Here's an approach that adds transparency using the method described in this answer (as suggested by @mischva11). First, add columns that contain the desired plotting properties:

library(dplyr)
library(tidyr)
library(scales)
df = df %>%
  separate(Group, into = c("Transparency", "Size"), sep = " ") %>%
  mutate(Color = case_when(Class == 1 ~ "Chartreuse",
                           Class == 2 ~ "Olive Drab",
                           Class == 3 ~ "Red"),
         Alpha = case_when(Transparency == "Opaque" ~ 0.9,
                           Transparency == "Semi-transprnt" ~ 0.9,
                           Transparency == "Transprnt" ~ 0.3),
         Size = case_when(Size == "small" ~ 0.8,
                          Size == "med" ~ 1,
                          Size == "large" ~ 1.2))

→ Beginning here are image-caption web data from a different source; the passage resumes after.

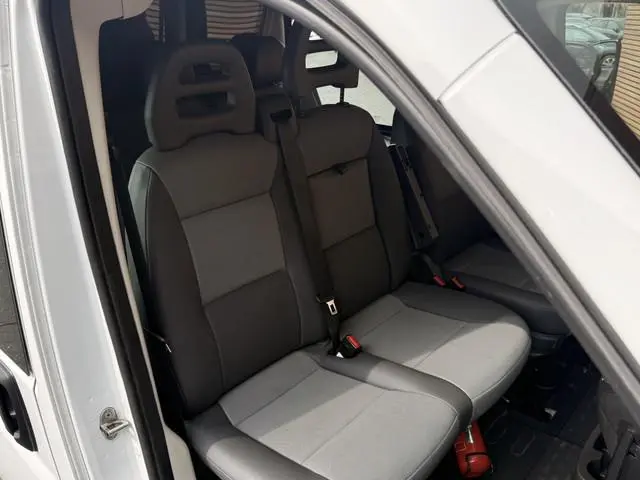Citroën Jumper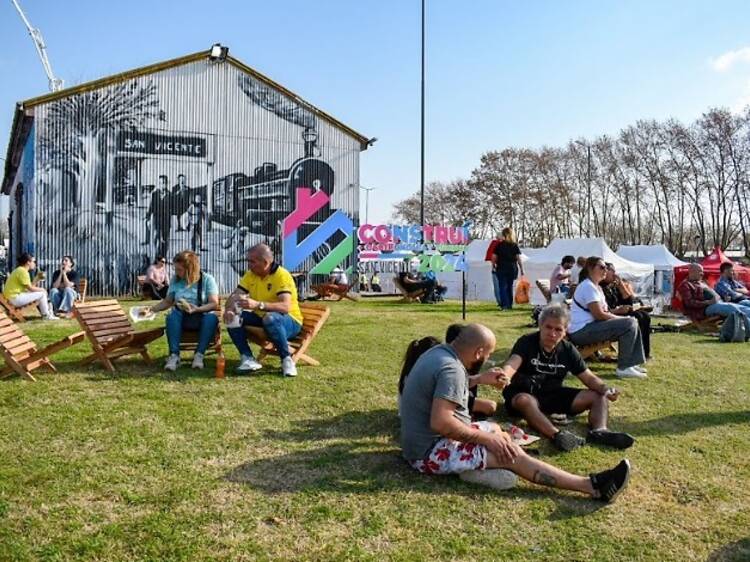 San Vicente – Buenos Aires Province San Vicente – Buenos Aires Province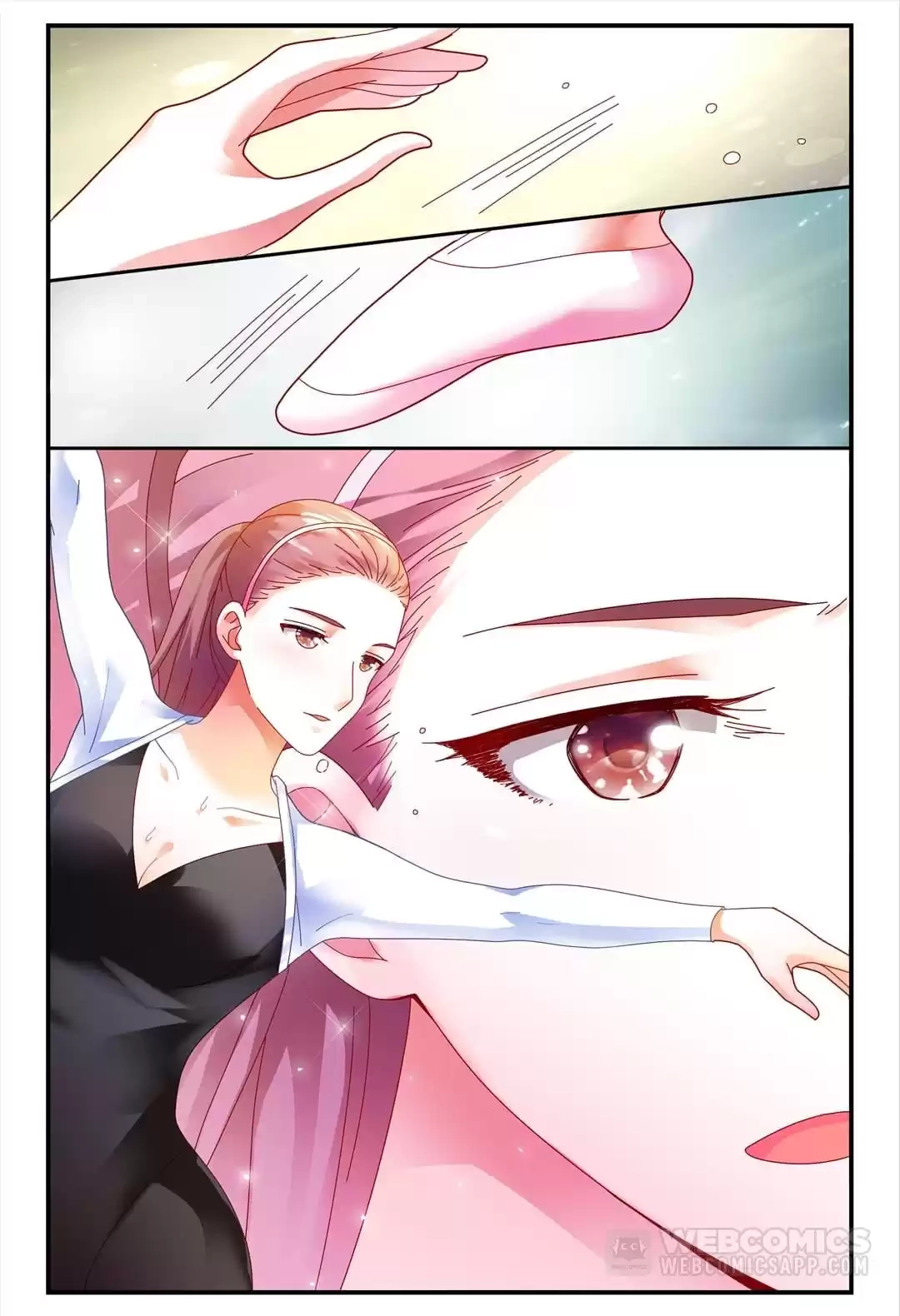Read Playing Opposite You chapter 83 image 13 on Lezhin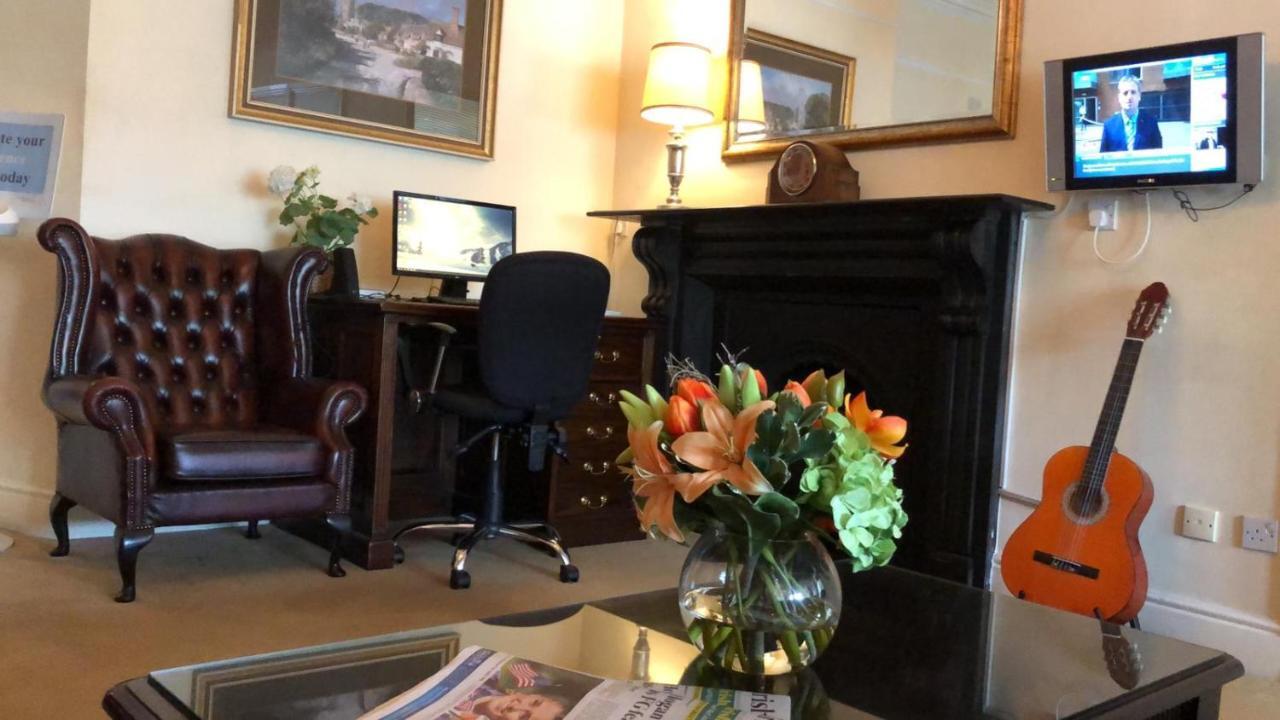 Leeson Dublin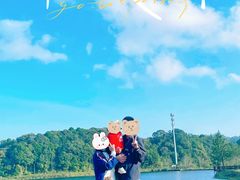 -海南热带雨林国家公园吊罗山景区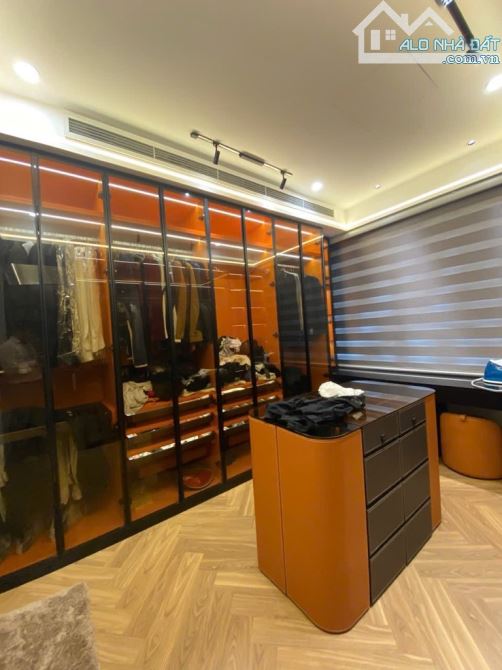 SIÊU PHẨM VIỆT HƯNG, LONG BIÊN - 6 TẦNG THANG MÁY, Ô TÔ TRÁNH, NỘI THẤT VIP - 4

The replace the for loop in the original code with the following:

plot(df$Height, df$Weight, xlim = c(0, 1), ylim = c(0, 1),
     col = df$Color, pch = 21, xlab = "", ylab = "", axes = F,
     cex = df$Size, bg = alpha(df$Color, df$Alpha))

Edit: Using pch = 21 allows us to control the fill and border of the point separately (col for the border, bg for the fill). This example applied transparency to the fill but not the border.

On my machine, the semi-transparent point doesn't actually appear to be very transparent at all, so this might not quite accomplish what you're looking for. You could play around with the alpha values, or you could try ggplot instead. Here's how:

library(dplyr)
library(tidyr)
library(ggplot2)
df = df %>%
  separate(Group, into = c("Transparency", "Size"), sep = " ") %>%
  mutate(Color = case_when(Class == 1 ~ rgb(0, 1, 0),
                           Class == 2 ~ rgb(0.5, 0.5, 0),
                           Class == 3 ~ rgb(1, 0, 0)),
         Alpha = case_when(Transparency == "Opaque" ~ 1,
                           Transparency == "Semi-transprnt" ~ 0.4,
                           Transparency == "Transprnt" ~ 0.2),
         Size = case_when(Size == "small" ~ 1,
                          Size == "med" ~ 2,
                          Size == "large" ~ 4))
ggplot(df, aes(x = Height, y = Weight, col = Color, alpha = Alpha, size = Size)) +
  geom_point() +
  scale_color_identity() +
  scale_alpha_identity()

This is maybe a little better, although to me, as a naive viewer, it's difficult to distinguish between ordinary points (with expected colors) and overlapping points (with colors that are the sum of other colors). But this may be easier to see with the full dataset. Again, you could try playing around with the specific sizes and alpha values to see what works.